Lastly, retail sales for January showed the power of two factors we just discussed and that we have repeatedly emphasized as the surest and fastest way through and out of this economic crisis: fiscal stimulus to support the economy until the pandemic ends and controlling (and ultimately ending) the pandemic. Retail sales for January greatly exceeded forecasts and grew by 5.3%, far beyond forecasts and breaking a three-month streak of declining retail sales. Fiscal stimulus passed in late December (including support to lower-income households and extended unemployment benefits), coupled with an improving health situation (which enabled more consumer to feel safe when engaging in certain economic activities), provided a boost to consumers. This highlights the immense economic benefit from bringing the pandemic under control. Though just one month’s data, sales for January validates our thesis: support those in need until widespread immunity occurs. 

Quietly going unnoticed

We would also highlight one thing that has somewhat quietly gone unnoticed – the rise in longer-term interest rates. Although they have generally been rising since early August, they have quietly gone unnoticed by many and their increase has accelerated in recent weeks. Long-dated Treasury yields have effectively returned to where they were a year ago, give or take a few basis points. This occurred because of the positive changes that have occurred – initiation and acceleration of vaccination, reduction in COVID-19 case levels, positive benefit from fiscal stimulus, and hard data outperformance including a recovery in inflation. More succinctly, we would argue that the improving outlook, including its impact on inflation expectations, is pushing rates higher. Increasingly, the world is tacking toward our more hopeful view, which we discussed in our U.S. quarterly economic outlook last week. While we are not discounting downside risks, such as the impacts of variants of the virus, recent events reinforce our position.

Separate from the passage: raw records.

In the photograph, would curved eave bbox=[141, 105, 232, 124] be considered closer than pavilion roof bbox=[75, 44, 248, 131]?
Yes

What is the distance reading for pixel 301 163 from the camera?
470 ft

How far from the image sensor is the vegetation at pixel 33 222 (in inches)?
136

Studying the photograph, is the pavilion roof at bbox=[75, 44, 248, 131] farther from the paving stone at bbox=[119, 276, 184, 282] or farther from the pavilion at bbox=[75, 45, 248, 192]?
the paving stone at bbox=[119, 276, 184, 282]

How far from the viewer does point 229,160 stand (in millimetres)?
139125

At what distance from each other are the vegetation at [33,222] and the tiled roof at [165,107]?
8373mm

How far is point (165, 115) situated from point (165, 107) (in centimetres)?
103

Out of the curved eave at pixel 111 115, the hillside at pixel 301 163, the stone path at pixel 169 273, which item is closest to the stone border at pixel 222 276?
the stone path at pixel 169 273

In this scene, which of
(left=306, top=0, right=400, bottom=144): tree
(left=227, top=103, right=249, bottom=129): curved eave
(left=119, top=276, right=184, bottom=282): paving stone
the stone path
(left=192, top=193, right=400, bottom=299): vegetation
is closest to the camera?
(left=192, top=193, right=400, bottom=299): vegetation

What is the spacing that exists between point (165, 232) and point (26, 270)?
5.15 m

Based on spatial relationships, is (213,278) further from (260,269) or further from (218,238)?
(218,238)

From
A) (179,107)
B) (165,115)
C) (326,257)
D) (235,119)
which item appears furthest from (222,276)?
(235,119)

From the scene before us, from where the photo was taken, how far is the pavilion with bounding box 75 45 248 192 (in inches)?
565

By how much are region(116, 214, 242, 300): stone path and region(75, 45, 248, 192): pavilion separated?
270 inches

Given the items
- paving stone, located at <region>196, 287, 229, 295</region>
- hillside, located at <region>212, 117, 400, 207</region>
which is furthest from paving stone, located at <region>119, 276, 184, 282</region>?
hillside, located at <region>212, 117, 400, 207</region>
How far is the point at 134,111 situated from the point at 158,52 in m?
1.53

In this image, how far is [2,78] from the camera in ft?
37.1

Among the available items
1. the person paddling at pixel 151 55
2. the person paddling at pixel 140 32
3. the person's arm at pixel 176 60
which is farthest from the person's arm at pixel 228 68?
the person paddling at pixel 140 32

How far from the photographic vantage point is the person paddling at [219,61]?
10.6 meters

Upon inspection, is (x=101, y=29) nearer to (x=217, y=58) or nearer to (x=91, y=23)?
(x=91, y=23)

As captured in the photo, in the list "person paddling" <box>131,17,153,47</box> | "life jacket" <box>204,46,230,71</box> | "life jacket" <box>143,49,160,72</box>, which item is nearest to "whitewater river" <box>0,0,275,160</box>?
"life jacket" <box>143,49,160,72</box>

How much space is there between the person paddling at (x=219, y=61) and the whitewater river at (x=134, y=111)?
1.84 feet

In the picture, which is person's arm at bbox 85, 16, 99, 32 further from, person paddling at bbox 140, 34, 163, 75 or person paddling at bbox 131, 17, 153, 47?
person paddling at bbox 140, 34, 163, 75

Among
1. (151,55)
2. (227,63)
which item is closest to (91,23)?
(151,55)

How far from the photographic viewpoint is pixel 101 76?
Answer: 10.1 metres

Treasury yield (Daily, not seasonally adjusted)


What else happened last week

In another positive sign, both the headline and core producer price indexes (PPI) for January also greatly exceeded expectations. Although some of this stems from supply disruption, some stems from the rebound in demand, a hopeful sign. Existing home sales for January increased slightly, slightly exceeding the pace seen during the latter stages of 2020. And one cautionary sign that serves as evidence in favor of continued fiscal support: initial weekly jobless claims ticked up and remain at highly elevated levels, reflecting continued problems in certain corners of the labor market, namely discretionary services like food and beverage places and hospitality.

|  What we are watching this week  |

Consumer confidence and sentiment for February should hold steady with positive developments offset by labor-market challenges. New home sales for January should also change little, with slight upside risk due to a rise in mortgage applications. Fourth quarter GDP should improve slightly with the second estimate. Finally, personal income and personal spending for January should both leap, buoyed by fiscal stimulus and the improved pandemic situation.

|  What it means for CRE  |

For commercial real estate (CRE) we continue to emphasize that the sector lags the macroeconomy. But the more this rebound in the economy resembles a more typical, relatively rapid recovery than a rarer but more tentative, prolonged rebound, the better CRE will fare. Last year we emphasized that despite the severe depth of this downturn, the turnaround and resumption of growth occurred quickly, more akin to a typical post-war recession than a prolonged, crisis-caliber recession. Recent events have only further supported that thesis. Therefore, we consequently see a more typical CRE recovery and not an atypical, prolonged CRE-market recovery. We remind CRE market participants to at least think about making key decisions if they remain hesitant about making them yet. Those in the vanguard will certainly capitalize on the best opportunities, but even those who are not should prepare themselves to make those decisions within a relatively quick timeframe.

|  Thought of the week  |

During the second quarter of 2020 ecommerce retail sales, as a percentage of total retail sales, reached a record high of 16.1% before declining to 14% during the fourth quarter.